* Start ITEMS *

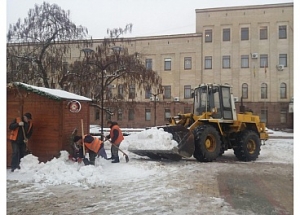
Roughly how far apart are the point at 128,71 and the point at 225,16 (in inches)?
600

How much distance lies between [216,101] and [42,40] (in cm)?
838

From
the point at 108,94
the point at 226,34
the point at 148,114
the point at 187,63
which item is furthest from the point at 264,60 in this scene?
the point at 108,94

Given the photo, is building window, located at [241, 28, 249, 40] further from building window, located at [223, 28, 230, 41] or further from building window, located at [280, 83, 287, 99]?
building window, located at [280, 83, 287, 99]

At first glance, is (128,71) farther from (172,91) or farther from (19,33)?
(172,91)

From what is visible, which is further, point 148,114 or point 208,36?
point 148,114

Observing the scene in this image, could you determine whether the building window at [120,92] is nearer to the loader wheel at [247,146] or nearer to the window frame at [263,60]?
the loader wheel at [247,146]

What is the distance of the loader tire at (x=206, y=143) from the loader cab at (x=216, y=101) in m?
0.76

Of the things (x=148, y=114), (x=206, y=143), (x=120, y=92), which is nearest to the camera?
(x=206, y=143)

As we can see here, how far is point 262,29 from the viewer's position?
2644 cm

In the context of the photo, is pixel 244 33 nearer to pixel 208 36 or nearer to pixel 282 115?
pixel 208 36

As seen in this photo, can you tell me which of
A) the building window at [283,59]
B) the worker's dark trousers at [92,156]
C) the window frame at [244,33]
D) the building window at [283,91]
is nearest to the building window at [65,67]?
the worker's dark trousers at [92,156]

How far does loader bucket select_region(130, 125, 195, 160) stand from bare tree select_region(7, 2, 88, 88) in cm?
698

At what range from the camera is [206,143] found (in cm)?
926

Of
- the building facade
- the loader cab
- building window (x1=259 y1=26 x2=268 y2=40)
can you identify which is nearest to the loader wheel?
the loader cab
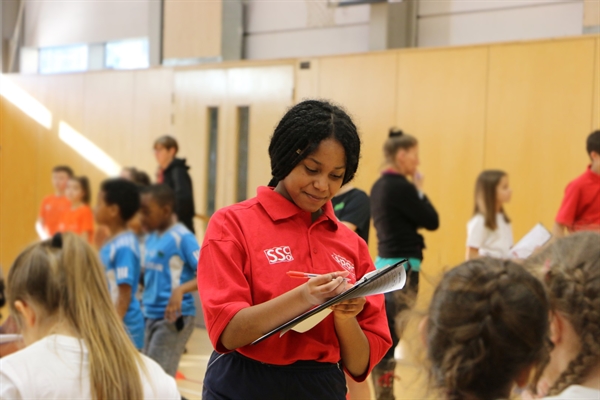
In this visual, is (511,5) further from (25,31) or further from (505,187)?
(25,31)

* End ITEMS *
* Start ITEMS *

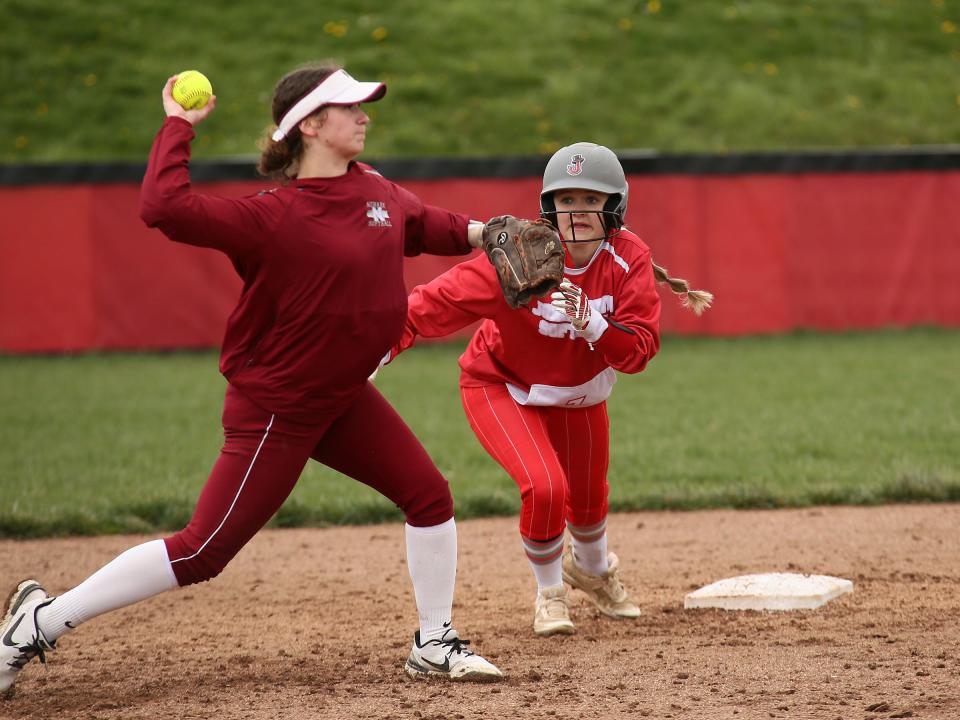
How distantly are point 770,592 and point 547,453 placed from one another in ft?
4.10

* End ITEMS *

TASK STATEMENT
Please gather every line from the entries above that contains the word "further", and copy each of those lines out in full.

ANSWER TO THIS TASK
Given the photo, is building window, located at [241, 28, 249, 40] further from building window, located at [223, 28, 230, 41] or further from building window, located at [280, 83, 287, 99]?
From what is visible, which is further, point 148,114 or point 208,36?
In this visual, is (511,5) further from (25,31) or further from (505,187)?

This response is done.